Rentetan proyek penugasan dari pemerintah memaksa petinggi badan usaha milik negara (BUMN) bidang konstruksi untuk mengatasi utang yang menumpuk.
Direktur Utama PT Waskita Karya (persero) Tbk I Gusti Ngurah Putra salah satunya. Bersama lima bos BUMN lainnya, Putra menemui Presiden Joko Widodo, Senin pekan lalu, untuk menjelaskan kondisi keuangan dan langkah memperbaikinya.
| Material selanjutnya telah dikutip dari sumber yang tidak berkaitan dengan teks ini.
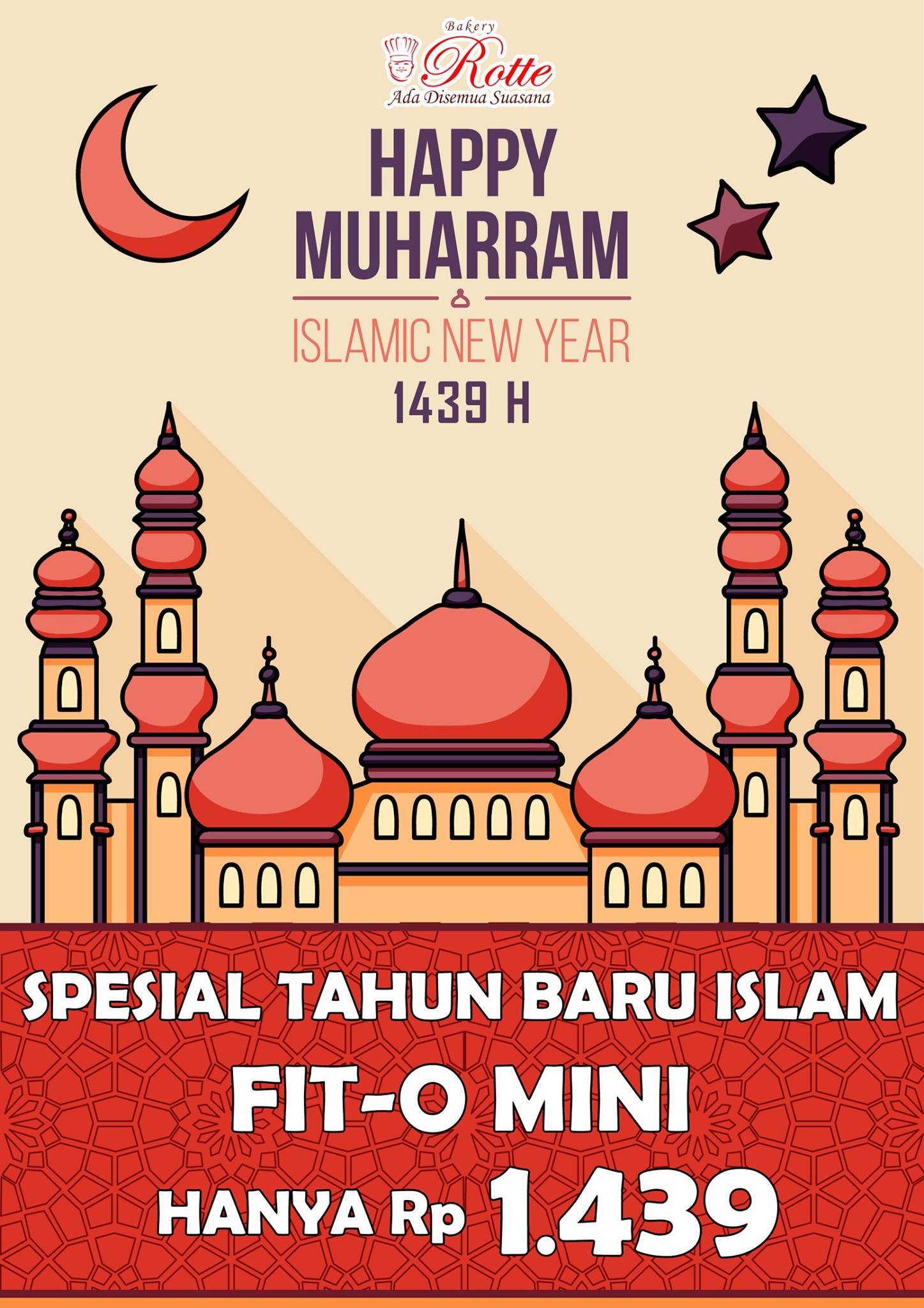 Bakery
Rotte
Ada Disemua Suasana

HAPPY
MUHARRAM

ISLAMIC NEW YEAR
1439 H

SPESIAL TAHUN BARU ISLAM
FIT-O MINI
HANYA Rp 1.439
Dari laporan keuangan triwulan III 2019, utang PT Waskita mencapai Rp 108 triliun dan utang jangka pendeknya Rp 58,8 triliun. Penjualan aset dan pembayaran proyek dengan skema turnkey menjadi andalan untuk menambal kas. "Makanya kami tak agresif berekspansi," ujar Putra kepada tim Koran Tempo di Hotel Fairmont, Jakarta Pusat, Kamis lalu.
Apa isi pertemuan BUMN karya dengan Presiden Joko Widodo?
Pak Jokowi ingin tahu kapasitas keuangan. Selain Waskita, ada PT PP, Wijaya Karya, Adhi Karya, Hutama Karya, dan Jasa Marga. Saya jelaskan sampai triwulan III tahun lalu gearing ratio (rasio utang terhadap modal) Waskita sekitar 2,93 kali. Tapi, kami dapat mencairkan banyak proyek turnkey, hampir Rp 24 triliun. Pada akhir tahun, rasio utang terhadap modal turun menjadi 2,3 kali.
Apakah rencana menjaga kinerja keuangan juga disampaikan?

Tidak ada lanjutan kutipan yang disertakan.